Old Testament Scripture: Jeremiah 32:1-3a, 6-15


The word that came to Jeremiah from the LORD in the tenth year of King Zedekiah of Judah, which was the eighteenth year of Nebuchadrezzar. At that time the army of the king of Babylon was besieging Jerusalem, and the prophet Jeremiah was confined in the court of the guard that was in the palace of the king of Judah, 3awhere King Zedekiah of Judah had confined him.


Jeremiah said, The word of the LORD came to me: Hanamel son of your uncle Shallum is going to come to you and say, "Buy my field that is at Anathoth, for the right of redemption by purchase is yours." Then my cousin Hanamel came to me in the court of the guard, in accordance with the word of the LORD, and said to me, "Buy my field that is at Anathoth in the land of Benjamin, for the right of possession and redemption is yours; buy it for yourself." Then I knew that this was the word of the LORD.


And I bought the field at Anathoth from my cousin Hanamel, and weighed out the money to him, seventeen shekels of silver. I signed the deed, sealed it, got witnesses, and weighed the money on scales. Then I took the sealed deed of purchase, containing the terms and conditions, and the open copy; and I gave the deed of purchase to Baruch son of Neriah son of Mahseiah, in the presence of my cousin Hanamel, in the presence of the witnesses who signed the deed of purchase, and in the presence of all the Judeans who were sitting in the court of the guard. In their presence I charged Baruch, saying, Thus says the LORD of hosts, the God of Israel: Take these deeds, both this sealed deed of purchase and this open deed, and put them in an earthenware jar, in order that they may last for a long time. For thus says the LORD of hosts, the God of Israel: Houses and fields and vineyards shall again be bought in this land.


Scripture: 1 Timothy 6:6-19


Of course, there is great gain in godliness combined with contentment; for we brought nothing into the world, so that we can take nothing out of it; but if we have food and clothing, we will be content with these. But those who want to be rich fall into temptation and are trapped by many senseless and harmful desires that plunge people into ruin and destruction. For the love of money is a root of all kinds of evil, and in their eagerness to be rich some have wandered away from the faith and pierced themselves with many pains.

But as for you, man of God, shun all this; pursue righteousness, godliness, faith, love, endurance, gentleness. Fight the good fight of the faith; take hold of the eternal life, to which you were called and for which you made the good confession in the presence of many witnesses. In the presence of God, who gives life to all things, and of Christ Jesus, who in his testimony before Pontius Pilate made the good confession, I charge you to keep the commandment without spot or blame until the manifestation of our Lord Jesus Christ, which he will bring about at the right time-he who is the blessed and only Sovereign, the King of kings and Lord of lords. It is he alone who has immortality and dwells in unapproachable light, whom no one has ever seen or can see; to him be honor and eternal dominion. Amen.

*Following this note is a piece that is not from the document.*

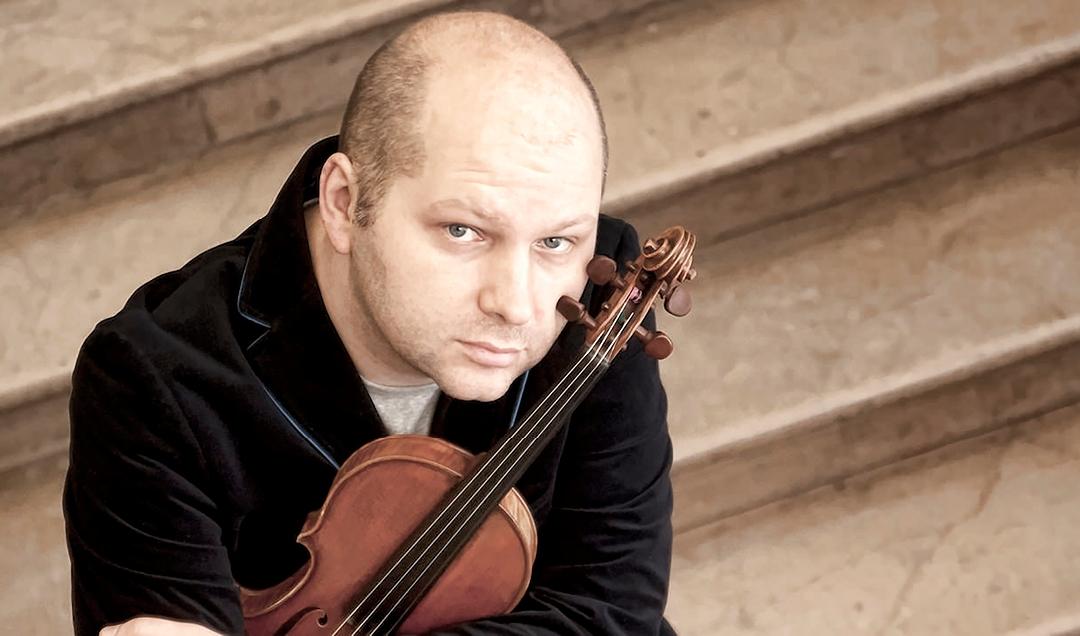 Borisz Brovcin és a Concerto Budapest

As for those who in the present age are rich, command them not to be haughty, or to set their hopes on the uncertainty of riches, but rather on God who richly provides us with everything for our enjoyment. They are to do good, to be rich in good works, generous, and ready to share, thus storing up for themselves the treasure of a good foundation for the future, so that they may take hold of the life that really is life.

Sermon: "When is Enough, Enough?"


You know, sometimes the problems of this world seem overwhelming. Disease, poverty, homelessness, hunger, it can seem that there is too much to do, too many to feed. And there is simply not enough money.

I know that when Karen and I are approached by people in need at church, sometimes we have to remember that we simply can’t help everyone, that our resources have limits, and that there are other churches and charities in town that can also step in and help.


But it’s hard to see someone in pain, someone in trouble, and not be ale to help them. It’s hard to think of that one person in need, and multiply that by thousands, by millions. It’s overwhelming.


For one person. For one church. It’s overwhelming.


But I wonder if the problem isn’t so much that we don’t have the time or the money to address some of society’s ills, but rather, we haven’t made it a priority of society. We think of the problem as one that we have to solve individually, by ourselves. We don’t think of it as a problem that can be solved best by all of us at once.


And because we don’t think of it as a societal problem, we don’t approach it as a societal problem, and we don’t put our resources to the best use. We forget that that when Jesus has just a little bit to work with, just some bread, just a couple of fish, he can work miracles.


And we forget that. We forget that with Jesus, there is enough.

And along with this hyperactive individualism, this unwillingness to address societal problems as a society, we are sick.


There is a pernicious illness some have called affluenza, a disease that causes us to always be wanting more, more money, more things, more stuff, more stature, more fame, more success, more of what we see on the Instagram accounts of other people, more of what we see on TV, more, more, more, more, more.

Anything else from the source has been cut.